* _DATA FOR REVIEW_:
==========

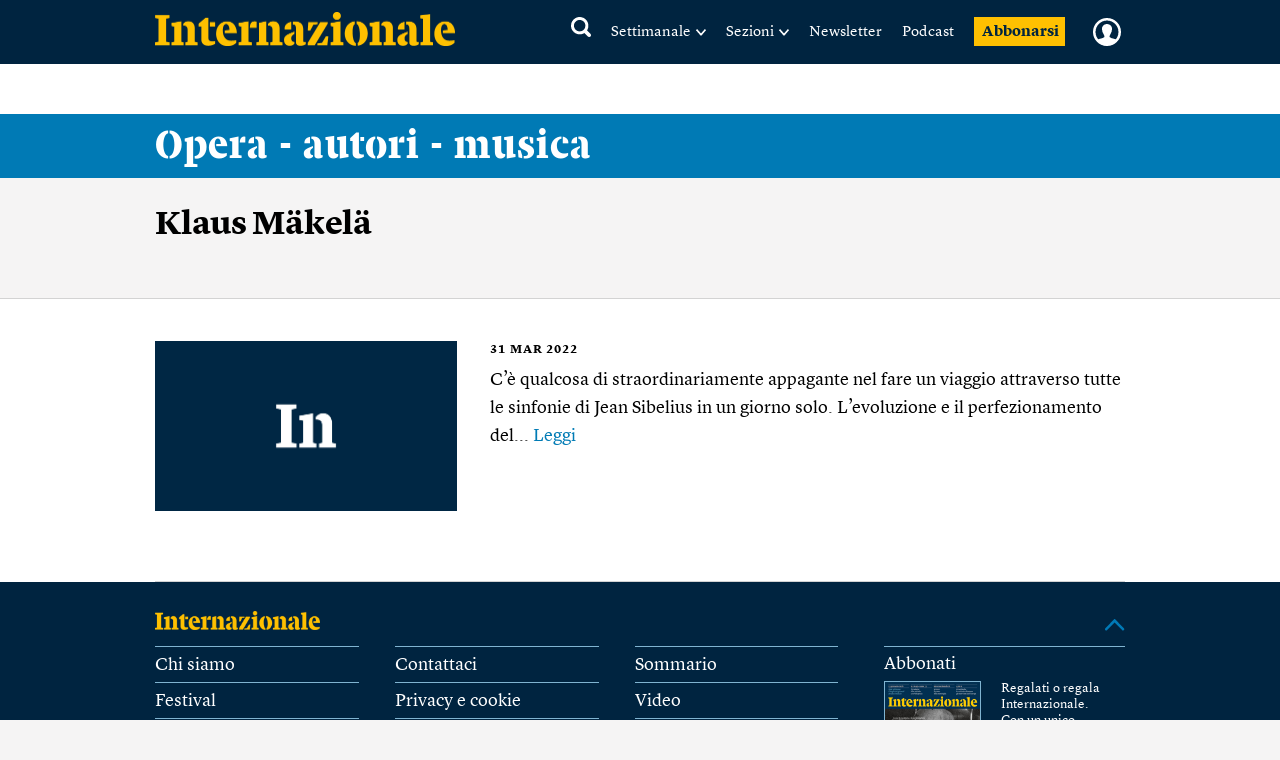

--- FILE ---
content_type: text/html; charset=utf-8
request_url: https://www.google.com/recaptcha/api2/aframe
body_size: 267
content:
<!DOCTYPE HTML><html><head><meta http-equiv="content-type" content="text/html; charset=UTF-8"></head><body><script nonce="ELUStzNJhVEnsSdbdI4mGw">/** Anti-fraud and anti-abuse applications only. See google.com/recaptcha */ try{var clients={'sodar':'https://pagead2.googlesyndication.com/pagead/sodar?'};window.addEventListener("message",function(a){try{if(a.source===window.parent){var b=JSON.parse(a.data);var c=clients[b['id']];if(c){var d=document.createElement('img');d.src=c+b['params']+'&rc='+(localStorage.getItem("rc::a")?sessionStorage.getItem("rc::b"):"");window.document.body.appendChild(d);sessionStorage.setItem("rc::e",parseInt(sessionStorage.getItem("rc::e")||0)+1);localStorage.setItem("rc::h",'1769145066303');}}}catch(b){}});window.parent.postMessage("_grecaptcha_ready", "*");}catch(b){}</script></body></html>

--- FILE ---
content_type: text/javascript;charset=utf-8
request_url: https://id.cxense.com/public/user/id?json=%7B%22identities%22%3A%5B%7B%22type%22%3A%22ckp%22%2C%22id%22%3A%22mkqfalg9o5g8bnis%22%7D%2C%7B%22type%22%3A%22lst%22%2C%22id%22%3A%22rzs68n7f4svf16twygncbey8h%22%7D%2C%7B%22type%22%3A%22cst%22%2C%22id%22%3A%22rzs68n7f4svf16twygncbey8h%22%7D%5D%7D&callback=cXJsonpCB1
body_size: 188
content:
/**/
cXJsonpCB1({"httpStatus":200,"response":{"userId":"cx:2laljvm6bb6ew3ruzgs9omhuss:ox7b4eng13cy","newUser":true}})

--- FILE ---
content_type: text/javascript;charset=utf-8
request_url: https://p1cluster.cxense.com/p1.js
body_size: 99
content:
cX.library.onP1('rzs68n7f4svf16twygncbey8h');


--- FILE ---
content_type: image/svg+xml
request_url: https://static.internazionale.it/assets/img/icons/close.svg
body_size: 544
content:
<?xml version="1.0" encoding="utf-8"?>
<!-- Generator: Adobe Illustrator 13.0.1, SVG Export Plug-In . SVG Version: 6.00 Build 14948)  -->
<!DOCTYPE svg PUBLIC "-//W3C//DTD SVG 1.1//EN" "http://www.w3.org/Graphics/SVG/1.1/DTD/svg11.dtd">
<svg version="1.1" id="Layer_1" xmlns="http://www.w3.org/2000/svg" xmlns:xlink="http://www.w3.org/1999/xlink" x="0px" y="0px"
	 width="52px" height="52px" viewBox="0 0 52 52" enable-background="new 0 0 52 52" xml:space="preserve">
<g>
	<line fill="none" stroke="#FFFFFF" stroke-width="1.5" x1="16.967" y1="16.75" x2="35.424" y2="35.292"/>
	<line fill="none" stroke="#FFFFFF" stroke-width="1.5" x1="35.467" y1="16.792" x2="16.924" y2="35.25"/>
</g>
</svg>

==========

* _PROBLEM TO SOLVE_: Tell me how many lines of the data hold the word "none", giving only the number.

* _YOUR RESPONSE_: 2